Future Perfect: Take a Look at the World’s First 3D-Printed Building

Another man-made wonder in Dubai.  
Art Dubai 3D building
It took 18 people roughly 19 days to build the office of the Dubai Future Foundation, the first fully functional 3D-printed building in the world. Photo: Government of Dubai Media Office/Facebook

In May, the temporary headquarters of the Dubai Future Foundation emerged layer by layer from a 3D printer with a robotic arm made in China. Hello, 21st century.

The office, which comprises many small structures, is fitting for an organisation like Dubai Future Foundation whose mission it is to develop smart technology for the U.A.E., including driverless cars by 2030. It is spread across 2,600 sq.ft. in the gardens of Emirates Towers, a complex in the city’s financial district that has been an architectural icon since it was completed in 2000.

For the Dubai office, the UAE partnered with Winsun Global, a Chinese company that has been using 3D-printing to construct homes. Even the furniture in the office has been 3D printed . The plants, however, are real. Photos: Government of Dubai Media Office/Facebook.
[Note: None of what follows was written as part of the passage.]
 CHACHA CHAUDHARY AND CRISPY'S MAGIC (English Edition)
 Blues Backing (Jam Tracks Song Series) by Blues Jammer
For the Dubai office, the U.A.E. partnered with Winsun Global, a Chinese company that has been using 3D-printing to construct homes. Even the furniture in the office has been 3D printed. The plants, however, are real. Photos: Government of Dubai Media Office/Facebook.

The Dubai office has put 3D printing in the front yard. So far, the technology has been used to create smaller-scaled wonders like designer sunglasses, Nike’s football boots, and medical implants like a transplant jaw. But it is growing every day, and already making inroads in the travel industry. Some Airbus and Boeing planes use 3D-printed parts. In June, Airbus presented the world’s first aircraft that is entirely 3D-printed (except for electrical components)—and can fly. Many consider the windowless, unmanned, mini-plane a beacon for air travel as it lessens fuel consumption and industrial waste, and promises to cut labour and production costs. Airbus estimates that entirely 3D-printed planes could be in the skies by 2050. Meanwhile, NASA is exploring the possibility of 3D-printing food for astronauts in space.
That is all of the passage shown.